Glioblastoma pathophysiology in adults
Glioblastoma multiforme (GBM) is the most aggressive and common primary brain tumor in adults, characterized by rapid growth and a highly infiltrative nature. Its pathophysiology involves a complex interplay of genetic, molecular, and cellular mechanisms that contribute to its aggressive behavior and resistance to therapy. Understanding these underlying processes is crucial for developing targeted treatments and improving patient outcomes.
At the cellular level, glioblastomas originate from astrocytes or precursor glial cells that undergo malignant transformation. This transformation is driven by a multitude of genetic alterations, including mutations in key oncogenes and tumor suppressor genes. Notably, mutations in the tumor protein p53 (TP53), amplification of the epidermal growth factor receptor (EGFR), and loss of function of the phosphatase and tensin homolog (PTEN) gene are frequently observed in GBM. These genetic changes promote uncontrolled proliferation, resistance to apoptosis, and increased invasiveness.
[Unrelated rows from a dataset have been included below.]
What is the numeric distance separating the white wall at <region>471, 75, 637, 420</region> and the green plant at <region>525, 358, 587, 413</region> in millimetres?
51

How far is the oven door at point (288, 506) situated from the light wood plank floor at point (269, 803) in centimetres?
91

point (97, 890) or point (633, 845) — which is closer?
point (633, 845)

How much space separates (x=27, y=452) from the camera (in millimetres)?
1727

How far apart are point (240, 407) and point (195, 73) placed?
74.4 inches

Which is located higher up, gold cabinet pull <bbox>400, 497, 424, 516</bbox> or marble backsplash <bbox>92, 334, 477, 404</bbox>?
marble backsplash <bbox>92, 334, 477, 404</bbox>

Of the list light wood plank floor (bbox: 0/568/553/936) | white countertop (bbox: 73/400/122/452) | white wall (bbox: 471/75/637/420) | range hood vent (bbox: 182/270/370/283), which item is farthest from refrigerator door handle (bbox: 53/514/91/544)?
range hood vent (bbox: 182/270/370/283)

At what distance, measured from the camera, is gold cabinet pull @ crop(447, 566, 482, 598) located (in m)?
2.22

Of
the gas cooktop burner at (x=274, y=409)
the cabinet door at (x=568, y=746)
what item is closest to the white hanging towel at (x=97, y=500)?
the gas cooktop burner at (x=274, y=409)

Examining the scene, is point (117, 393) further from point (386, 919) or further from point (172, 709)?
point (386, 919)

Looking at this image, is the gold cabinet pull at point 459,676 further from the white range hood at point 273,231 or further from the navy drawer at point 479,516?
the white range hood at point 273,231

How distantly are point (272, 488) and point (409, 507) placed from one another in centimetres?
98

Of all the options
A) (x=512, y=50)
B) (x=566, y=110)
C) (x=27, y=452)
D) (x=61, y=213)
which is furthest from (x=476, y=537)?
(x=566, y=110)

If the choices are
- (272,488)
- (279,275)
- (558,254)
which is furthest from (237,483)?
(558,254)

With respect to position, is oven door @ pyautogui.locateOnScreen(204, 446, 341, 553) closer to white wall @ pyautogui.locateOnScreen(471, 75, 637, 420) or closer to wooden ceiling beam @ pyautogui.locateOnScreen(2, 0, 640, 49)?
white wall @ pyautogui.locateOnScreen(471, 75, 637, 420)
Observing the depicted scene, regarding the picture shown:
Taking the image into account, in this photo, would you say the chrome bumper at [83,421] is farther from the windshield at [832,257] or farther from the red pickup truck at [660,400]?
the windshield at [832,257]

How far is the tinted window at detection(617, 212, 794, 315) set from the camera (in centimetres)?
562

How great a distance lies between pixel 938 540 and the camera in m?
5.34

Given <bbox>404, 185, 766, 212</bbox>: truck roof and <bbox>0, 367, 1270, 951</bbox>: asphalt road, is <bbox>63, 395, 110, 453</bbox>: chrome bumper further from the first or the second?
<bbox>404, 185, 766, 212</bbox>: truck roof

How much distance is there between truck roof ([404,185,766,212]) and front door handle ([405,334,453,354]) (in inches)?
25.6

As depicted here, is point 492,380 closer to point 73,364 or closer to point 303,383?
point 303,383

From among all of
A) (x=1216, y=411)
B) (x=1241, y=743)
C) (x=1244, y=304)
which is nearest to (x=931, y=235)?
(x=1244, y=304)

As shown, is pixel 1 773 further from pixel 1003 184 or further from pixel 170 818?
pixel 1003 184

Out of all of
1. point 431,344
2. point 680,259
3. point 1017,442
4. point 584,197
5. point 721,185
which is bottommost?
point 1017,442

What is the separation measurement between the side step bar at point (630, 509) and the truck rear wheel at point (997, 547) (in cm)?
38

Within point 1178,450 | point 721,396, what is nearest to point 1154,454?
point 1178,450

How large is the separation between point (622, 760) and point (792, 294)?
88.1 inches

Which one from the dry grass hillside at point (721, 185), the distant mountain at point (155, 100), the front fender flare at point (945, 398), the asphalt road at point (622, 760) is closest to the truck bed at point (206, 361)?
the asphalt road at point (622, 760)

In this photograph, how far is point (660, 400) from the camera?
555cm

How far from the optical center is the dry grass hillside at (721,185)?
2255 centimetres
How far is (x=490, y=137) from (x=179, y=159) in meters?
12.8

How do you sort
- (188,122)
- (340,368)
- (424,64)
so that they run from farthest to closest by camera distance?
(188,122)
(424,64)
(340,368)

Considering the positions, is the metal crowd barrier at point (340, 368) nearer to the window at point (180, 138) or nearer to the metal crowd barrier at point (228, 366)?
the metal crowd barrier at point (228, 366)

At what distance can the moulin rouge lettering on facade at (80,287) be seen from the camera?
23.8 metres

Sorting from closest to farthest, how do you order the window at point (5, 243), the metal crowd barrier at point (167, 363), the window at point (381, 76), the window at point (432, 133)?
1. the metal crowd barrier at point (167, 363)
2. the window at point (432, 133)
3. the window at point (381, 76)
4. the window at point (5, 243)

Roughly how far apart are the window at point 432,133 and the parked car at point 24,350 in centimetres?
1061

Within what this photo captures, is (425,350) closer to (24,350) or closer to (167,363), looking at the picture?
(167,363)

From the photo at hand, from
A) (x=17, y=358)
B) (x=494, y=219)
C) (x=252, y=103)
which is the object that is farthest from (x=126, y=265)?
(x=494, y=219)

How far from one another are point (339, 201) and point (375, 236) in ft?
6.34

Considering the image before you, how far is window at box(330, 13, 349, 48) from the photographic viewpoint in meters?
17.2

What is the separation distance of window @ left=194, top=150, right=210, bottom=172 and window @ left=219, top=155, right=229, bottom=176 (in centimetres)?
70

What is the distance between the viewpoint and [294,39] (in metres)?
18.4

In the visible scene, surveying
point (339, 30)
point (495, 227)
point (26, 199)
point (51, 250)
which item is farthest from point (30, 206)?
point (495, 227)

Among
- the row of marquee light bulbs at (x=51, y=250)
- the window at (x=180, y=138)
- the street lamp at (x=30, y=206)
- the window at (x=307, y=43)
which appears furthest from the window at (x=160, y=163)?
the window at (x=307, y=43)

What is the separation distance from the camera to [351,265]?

The molecular landscape of glioblastoma is further complicated by aberrant signaling pathways. The receptor tyrosine kinase (RTK) pathways, especially EGFR signaling, play a central role in tumor growth and survival. Dysregulation of the RTK/PI3K/Akt pathway leads to enhanced cell proliferation, angiogenesis, and resistance to cell death. Additionally, alterations in the p53 and retinoblastoma (RB) pathways impair the cell’s ability to undergo normal cell cycle regulation and apoptosis, fostering tumor progression.
A hallmark of glioblastoma is its significant ability to invade surrounding brain tissue. This infiltrative nature results from the tumor cells’ capacity to degrade the extracellular matrix through the secretion of enzymes like matrix metalloproteinases (MMPs). This invasiveness hampers complete surgical resection and contributes to recurrence. The tumor microenvironment further supports this invasive phenotype, with hypoxic regions within the tumor promoting angiogenesis via vascular endothelial growth factor (VEGF) secretion. Angiogenesis is essential for supplying nutrients to the rapidly growing tumor and is a key target in therapeutic strategies.
Genetic heterogeneity within glioblastoma leads to subpopulations of cells with distinct molecular profiles, contributing to therapeutic resistance. The presence of cancer stem-like cells, which possess self-renewal capacity and resist conventional treatments, complicates management. These cells can repopulate the tumor after initial therapy, leading to recurrence.
The tumor’s ability to evade immune responses also plays a critical role in its pathophysiology. Glioblastoma creates an immunosuppressive microenvironment by secreting cytokines and recruiting regulatory immune cells, such as Tregs and myeloid-derived suppressor cells. This immune evasion facilitates tumor growth and limits the effectiveness of immunotherapies.
In summary, glioblastoma’s pathophysiology is driven by a mosaic of genetic mutations, aberrant signaling pathways, invasive capabilities, and immune evasion strategies. These factors collectively contribute to its aggressive nature and resistance to current treatments, underscoring the need for ongoing research into targeted therapies that address these complex mechanisms.